By Damon Mitchell • 27 April 2020 • 19:13
AS France’s Covid-19 lockdown began, the country had more than 72,000 people behind bars for a prison capacity of around 61,000, which was an all-time occupancy record.
A month later, emergency measures designed to contain the spread of the virus have reduced the prison population by around 10,000, bringing the occupancy rate close to the perfect threshold of 100 per cent.
However, experts have questioned why it took an unprecedented health emergency to make the government take action.
In facilitating the release of some detainees, the government “was motivated first and foremost by the health crisis, not by substantive considerations,” says François Bès of the International Prison Observatory (OIP). “They were effectively compelled by the epidemic,” he adds. “Hence our concern that we’ll soon plunge back into the catastrophic situation we had before.”
With their combination of cramped cells, poor sanitation and desperate overcrowding, prisons in France and elsewhere have been described as an ideal breeding ground for the Coronavirus.
“Inmates have been crammed together in designated areas, in order to free up space for suspected Covid-19 cases that need to be isolated,” says Bès, whose organisation has collected numerous witness accounts of inmates holed up three per cell in just nine square metres.
In the absence of proper testing for the virus, Covid-19 cases are being lumped together in quarantined areas with people suffering from ordinary ailments, thereby putting lives at risk, says Bès.
In France the state was reprimanded this year by the European Court of Human Rights for failing to tackle prison overcrowding, officials were moved to defer short prison sentences for non-dangerous offenders and facilitate early release for detainees who only had two months left to serve. The new measures, combined with a sudden decrease in the number of new sentences , account for the sharp drop in the overall prison population witnessed over the past month.

> _Dataset entries_

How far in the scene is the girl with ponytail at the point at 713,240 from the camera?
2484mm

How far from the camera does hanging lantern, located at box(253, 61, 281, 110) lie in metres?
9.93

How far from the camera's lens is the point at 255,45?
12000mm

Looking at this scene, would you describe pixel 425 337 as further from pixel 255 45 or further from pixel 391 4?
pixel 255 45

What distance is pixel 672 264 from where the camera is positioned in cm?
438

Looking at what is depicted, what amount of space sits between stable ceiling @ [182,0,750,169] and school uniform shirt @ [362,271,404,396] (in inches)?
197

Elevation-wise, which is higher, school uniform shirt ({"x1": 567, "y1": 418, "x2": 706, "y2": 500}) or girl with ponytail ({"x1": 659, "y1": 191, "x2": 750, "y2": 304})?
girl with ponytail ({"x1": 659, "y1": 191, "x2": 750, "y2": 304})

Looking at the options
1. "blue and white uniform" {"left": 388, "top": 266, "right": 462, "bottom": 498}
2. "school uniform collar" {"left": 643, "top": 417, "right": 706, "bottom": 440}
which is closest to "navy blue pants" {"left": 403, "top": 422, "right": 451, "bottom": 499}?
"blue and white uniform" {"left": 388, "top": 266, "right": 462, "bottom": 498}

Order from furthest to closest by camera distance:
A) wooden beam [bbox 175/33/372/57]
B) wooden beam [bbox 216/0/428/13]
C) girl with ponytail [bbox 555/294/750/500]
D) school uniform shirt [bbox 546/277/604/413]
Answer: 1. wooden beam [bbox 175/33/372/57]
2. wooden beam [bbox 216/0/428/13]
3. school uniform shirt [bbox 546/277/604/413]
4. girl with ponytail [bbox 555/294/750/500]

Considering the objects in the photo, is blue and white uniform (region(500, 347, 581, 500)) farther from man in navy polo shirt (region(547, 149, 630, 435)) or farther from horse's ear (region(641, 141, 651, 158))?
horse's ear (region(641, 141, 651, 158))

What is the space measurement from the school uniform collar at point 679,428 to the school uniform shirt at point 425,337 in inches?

> _YOUR TASK_
Quote the article above on France's prison population during the Covid-19 lockdown in full, word for word.

> _EXERCISE RESPONSE_
By Damon Mitchell • 27 April 2020 • 19:13
AS France’s Covid-19 lockdown began, the country had more than 72,000 people behind bars for a prison capacity of around 61,000, which was an all-time occupancy record.
A month later, emergency measures designed to contain the spread of the virus have reduced the prison population by around 10,000, bringing the occupancy rate close to the perfect threshold of 100 per cent.
However, experts have questioned why it took an unprecedented health emergency to make the government take action.
In facilitating the release of some detainees, the government “was motivated first and foremost by the health crisis, not by substantive considerations,” says François Bès of the International Prison Observatory (OIP). “They were effectively compelled by the epidemic,” he adds. “Hence our concern that we’ll soon plunge back into the catastrophic situation we had before.”
With their combination of cramped cells, poor sanitation and desperate overcrowding, prisons in France and elsewhere have been described as an ideal breeding ground for the Coronavirus.
“Inmates have been crammed together in designated areas, in order to free up space for suspected Covid-19 cases that need to be isolated,” says Bès, whose organisation has collected numerous witness accounts of inmates holed up three per cell in just nine square metres.
In the absence of proper testing for the virus, Covid-19 cases are being lumped together in quarantined areas with people suffering from ordinary ailments, thereby putting lives at risk, says Bès.
In France the state was reprimanded this year by the European Court of Human Rights for failing to tackle prison overcrowding, officials were moved to defer short prison sentences for non-dangerous offenders and facilitate early release for detainees who only had two months left to serve. The new measures, combined with a sudden decrease in the number of new sentences , account for the sharp drop in the overall prison population witnessed over the past month.